**WORK REQUEST**
Could you copy exactly the lines from the one containing "Puma Ignite NXT" through the last line of the records below, leaving out any pictures?

**DATA IN THIS EXERCISE**
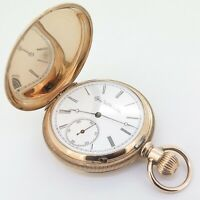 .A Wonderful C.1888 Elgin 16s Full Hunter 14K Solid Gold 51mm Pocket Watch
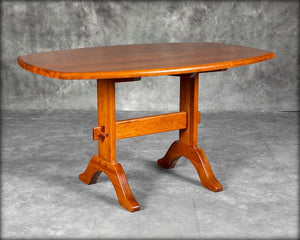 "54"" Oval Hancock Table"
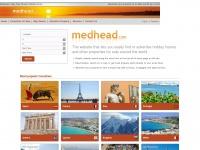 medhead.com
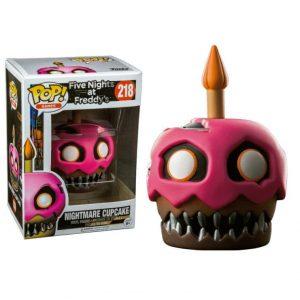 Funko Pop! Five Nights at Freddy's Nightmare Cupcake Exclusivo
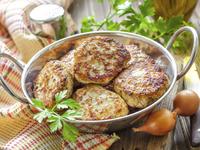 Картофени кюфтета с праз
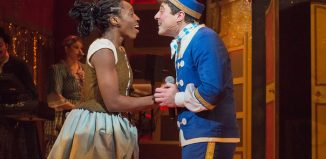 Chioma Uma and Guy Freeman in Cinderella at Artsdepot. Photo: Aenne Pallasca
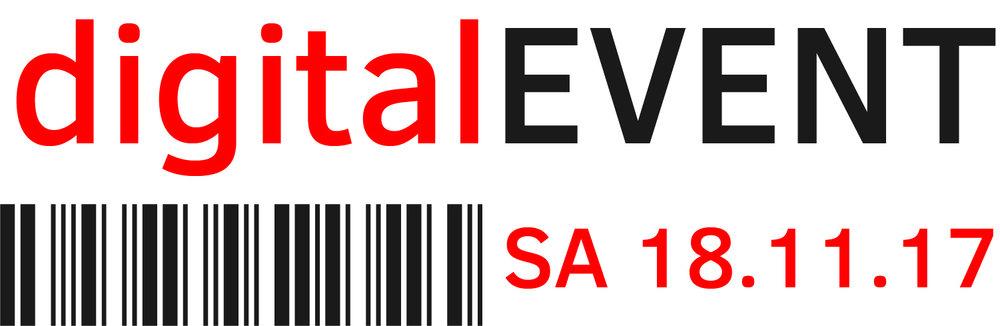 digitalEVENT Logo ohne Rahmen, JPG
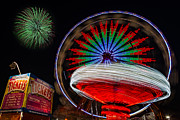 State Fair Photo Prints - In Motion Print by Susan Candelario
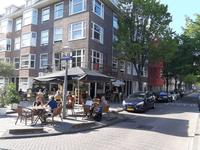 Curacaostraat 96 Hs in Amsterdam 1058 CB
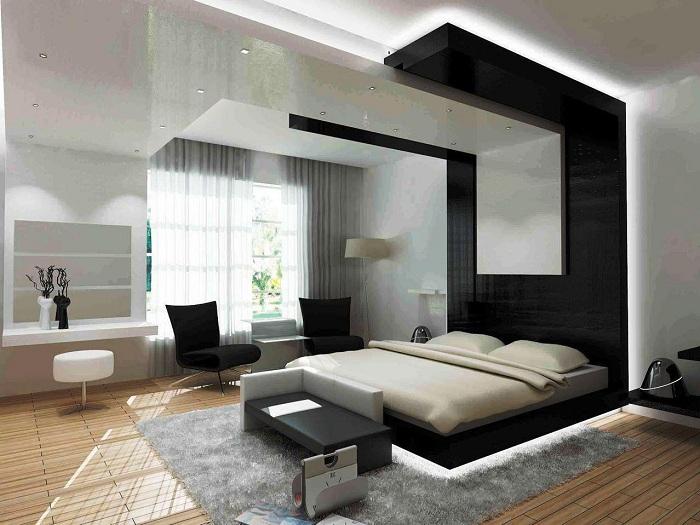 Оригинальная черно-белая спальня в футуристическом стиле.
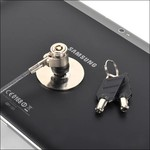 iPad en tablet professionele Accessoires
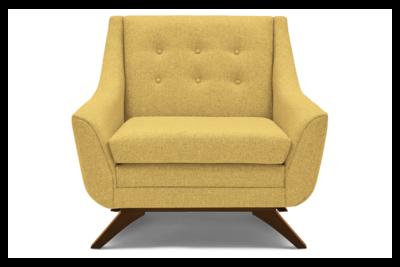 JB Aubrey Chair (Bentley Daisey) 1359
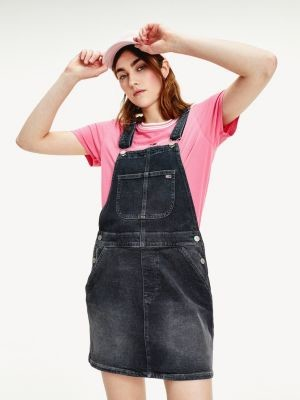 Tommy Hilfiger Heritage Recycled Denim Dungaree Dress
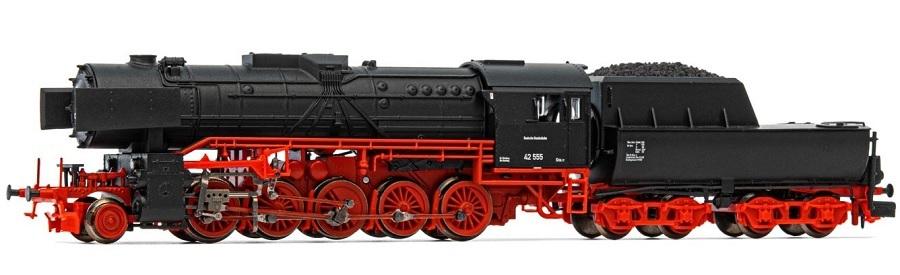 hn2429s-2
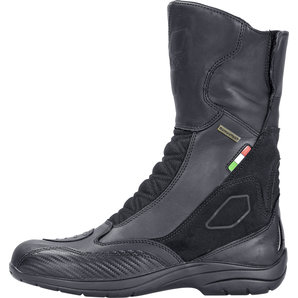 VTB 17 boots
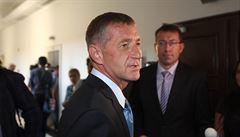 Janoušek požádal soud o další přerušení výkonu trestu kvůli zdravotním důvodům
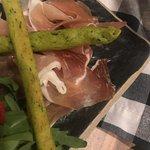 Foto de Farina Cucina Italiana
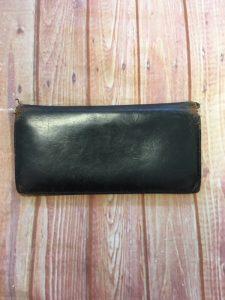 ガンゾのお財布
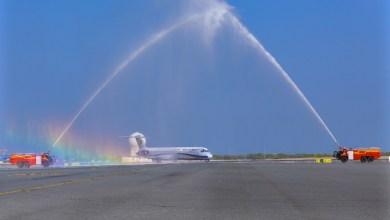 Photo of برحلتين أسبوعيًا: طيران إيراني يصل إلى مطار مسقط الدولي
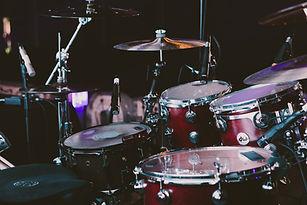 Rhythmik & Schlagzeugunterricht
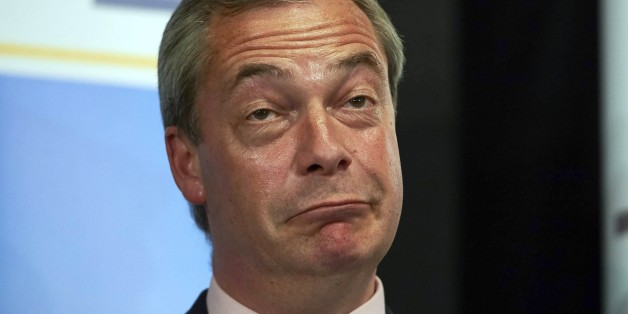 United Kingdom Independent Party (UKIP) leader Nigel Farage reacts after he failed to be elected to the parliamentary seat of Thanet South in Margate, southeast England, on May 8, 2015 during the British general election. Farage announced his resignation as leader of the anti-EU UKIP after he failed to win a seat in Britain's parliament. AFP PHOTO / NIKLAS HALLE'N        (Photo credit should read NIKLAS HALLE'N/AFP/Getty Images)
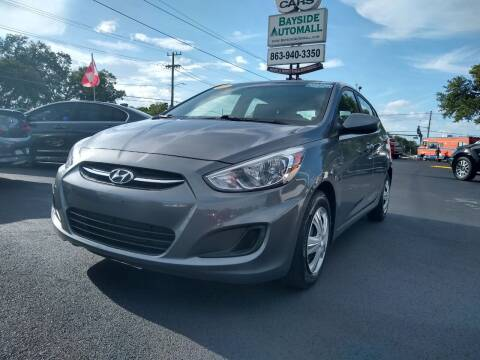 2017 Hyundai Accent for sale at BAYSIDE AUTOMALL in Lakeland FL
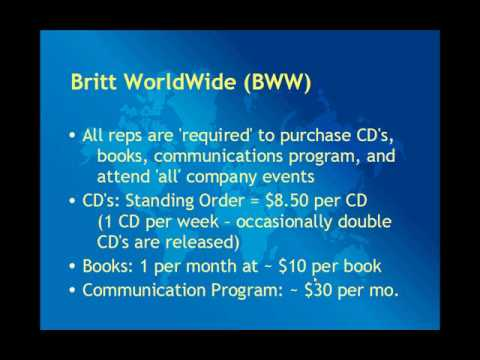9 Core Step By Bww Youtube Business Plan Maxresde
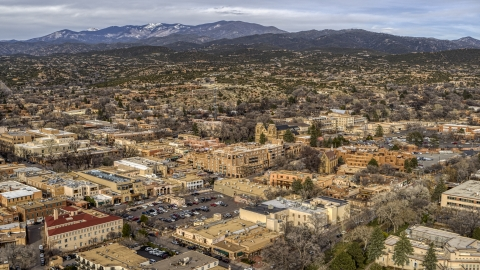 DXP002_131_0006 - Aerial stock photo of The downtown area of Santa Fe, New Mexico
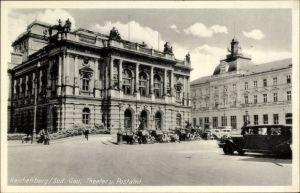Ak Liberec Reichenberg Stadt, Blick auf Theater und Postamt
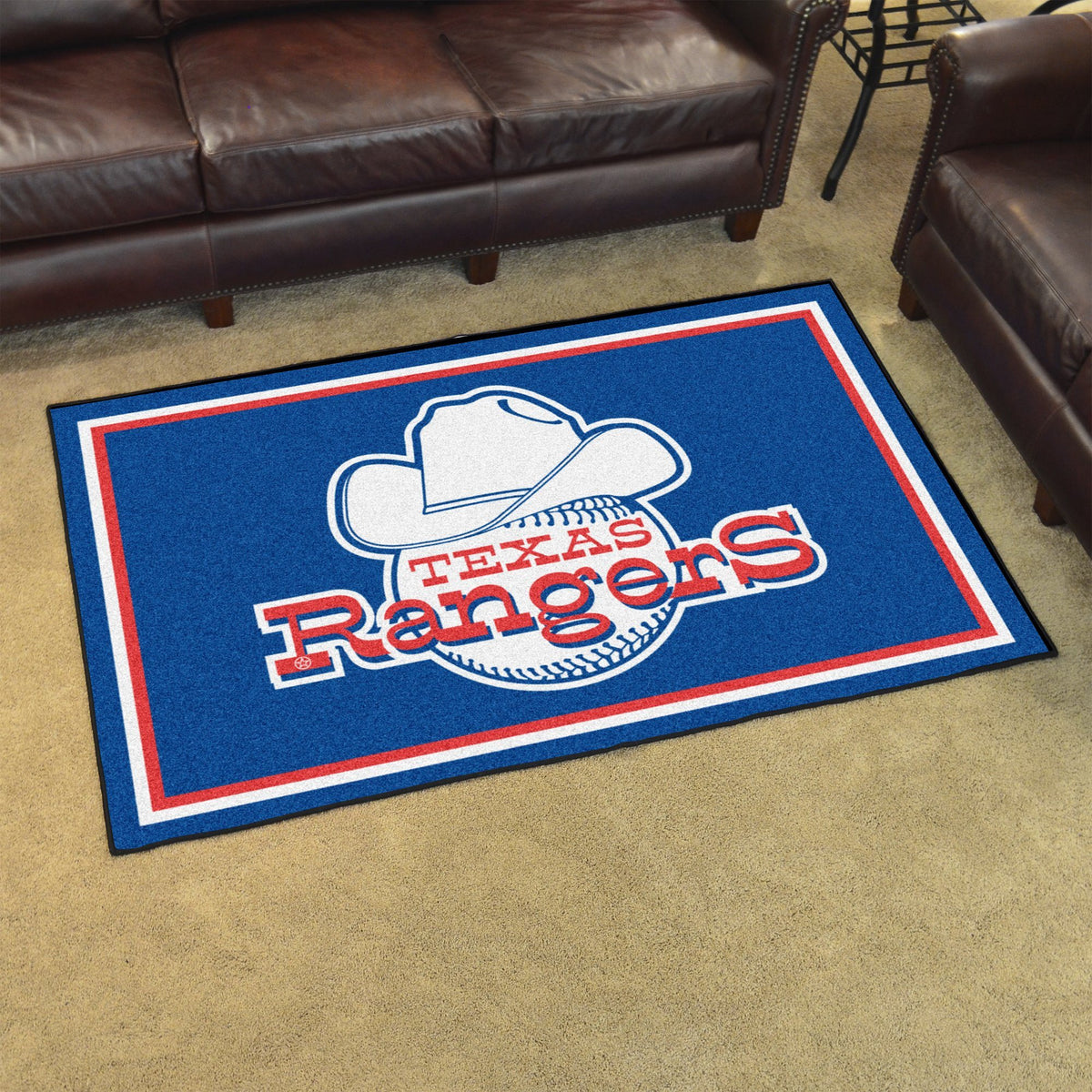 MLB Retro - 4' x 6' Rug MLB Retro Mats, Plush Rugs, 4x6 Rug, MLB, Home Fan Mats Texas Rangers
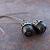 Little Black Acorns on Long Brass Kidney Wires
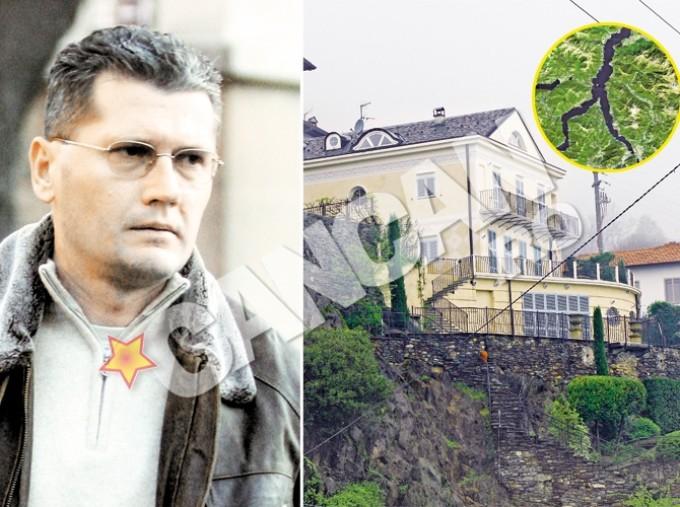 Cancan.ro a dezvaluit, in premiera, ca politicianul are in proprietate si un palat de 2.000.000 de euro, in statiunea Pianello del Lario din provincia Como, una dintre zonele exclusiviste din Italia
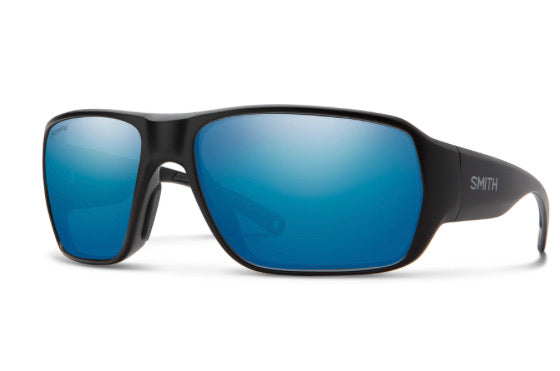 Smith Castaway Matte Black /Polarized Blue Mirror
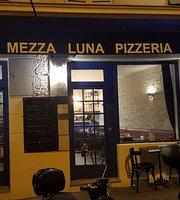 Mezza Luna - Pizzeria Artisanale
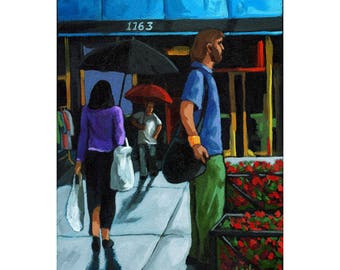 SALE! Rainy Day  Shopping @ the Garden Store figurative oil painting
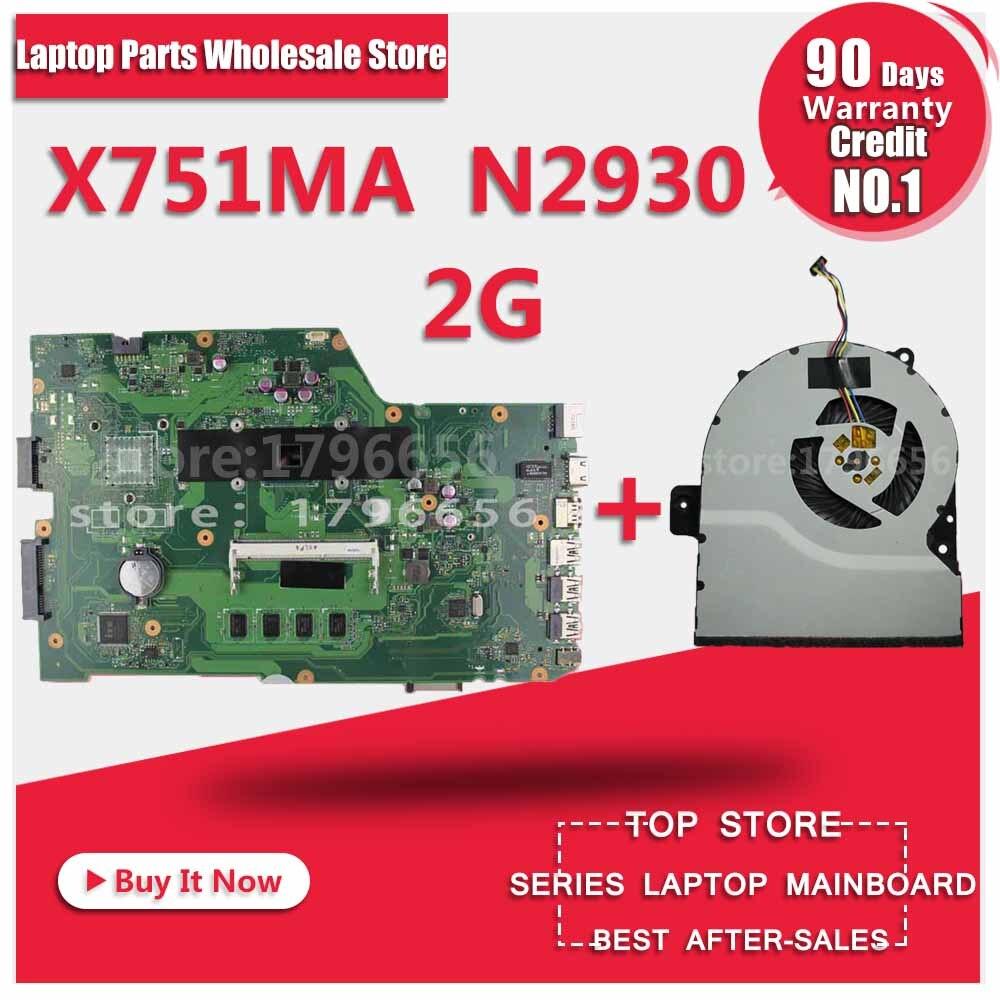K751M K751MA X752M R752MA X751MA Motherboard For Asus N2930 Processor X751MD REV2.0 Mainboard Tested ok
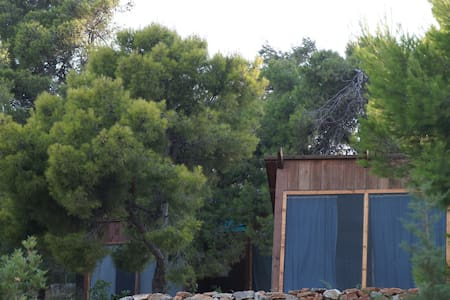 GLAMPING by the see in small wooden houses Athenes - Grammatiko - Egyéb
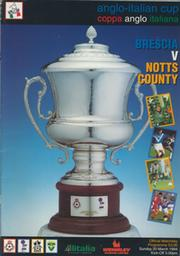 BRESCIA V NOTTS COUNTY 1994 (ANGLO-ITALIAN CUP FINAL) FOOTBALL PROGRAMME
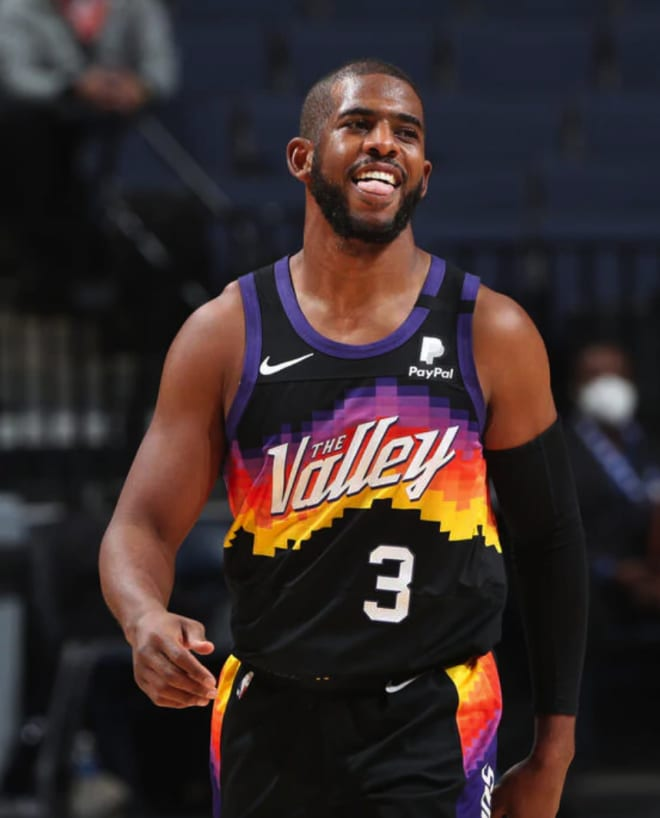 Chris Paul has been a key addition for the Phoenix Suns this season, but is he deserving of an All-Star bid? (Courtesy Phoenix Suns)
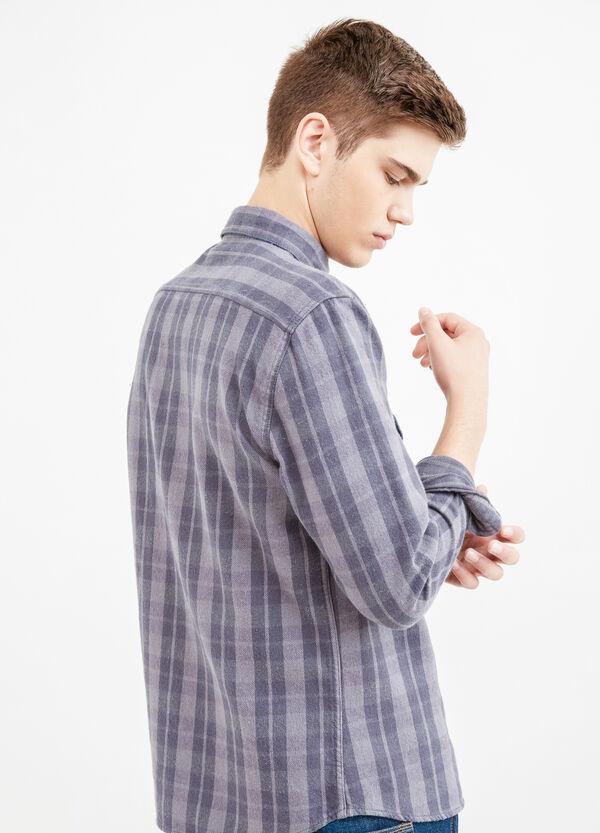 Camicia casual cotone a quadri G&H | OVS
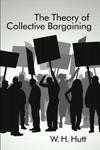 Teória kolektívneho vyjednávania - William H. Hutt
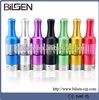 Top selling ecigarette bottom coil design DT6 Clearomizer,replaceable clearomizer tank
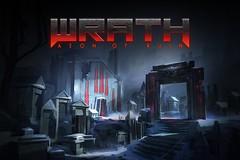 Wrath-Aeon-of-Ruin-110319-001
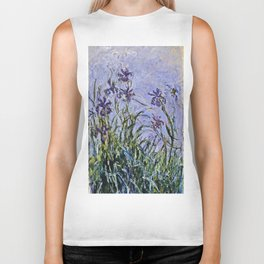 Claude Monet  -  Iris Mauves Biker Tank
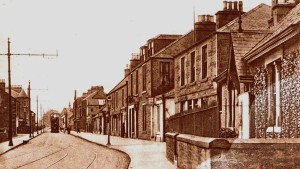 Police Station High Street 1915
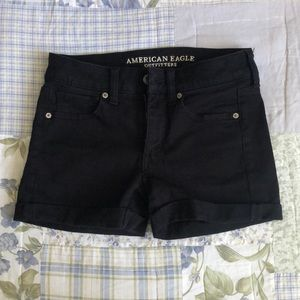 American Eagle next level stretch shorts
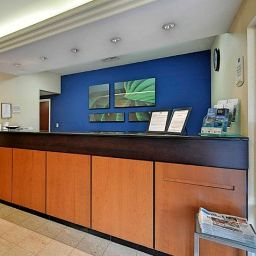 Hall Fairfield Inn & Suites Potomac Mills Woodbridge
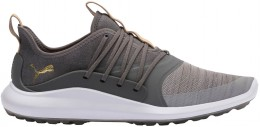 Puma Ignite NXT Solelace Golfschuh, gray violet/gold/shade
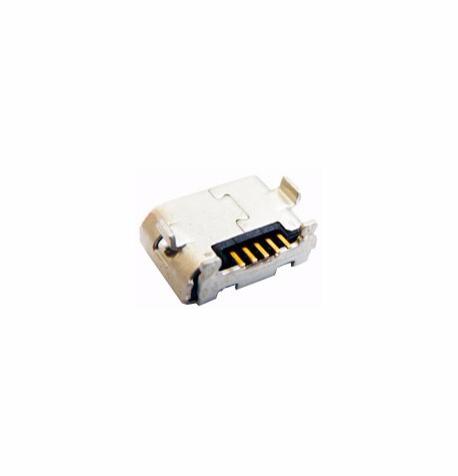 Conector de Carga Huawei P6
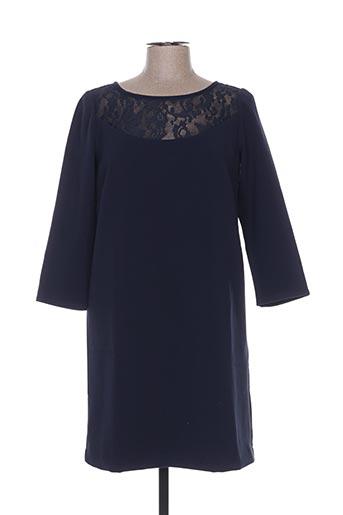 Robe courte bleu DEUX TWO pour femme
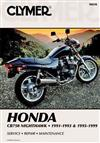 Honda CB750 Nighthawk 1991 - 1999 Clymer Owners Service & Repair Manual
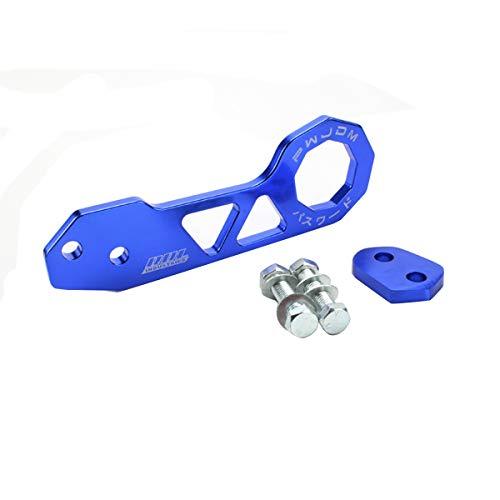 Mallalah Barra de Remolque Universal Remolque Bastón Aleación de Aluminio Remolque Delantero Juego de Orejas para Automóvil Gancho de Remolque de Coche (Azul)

**THE ANSWER**
 Puma Ignite NXT Solelace Golfschuh, gray violet/gold/shade
 Conector de Carga Huawei P6
 Robe courte bleu DEUX TWO pour femme
 Honda CB750 Nighthawk 1991 - 1999 Clymer Owners Service & Repair Manual
 Mallalah Barra de Remolque Universal Remolque Bastón Aleación de Aluminio Remolque Delantero Juego de Orejas para Automóvil Gancho de Remolque de Coche (Azul)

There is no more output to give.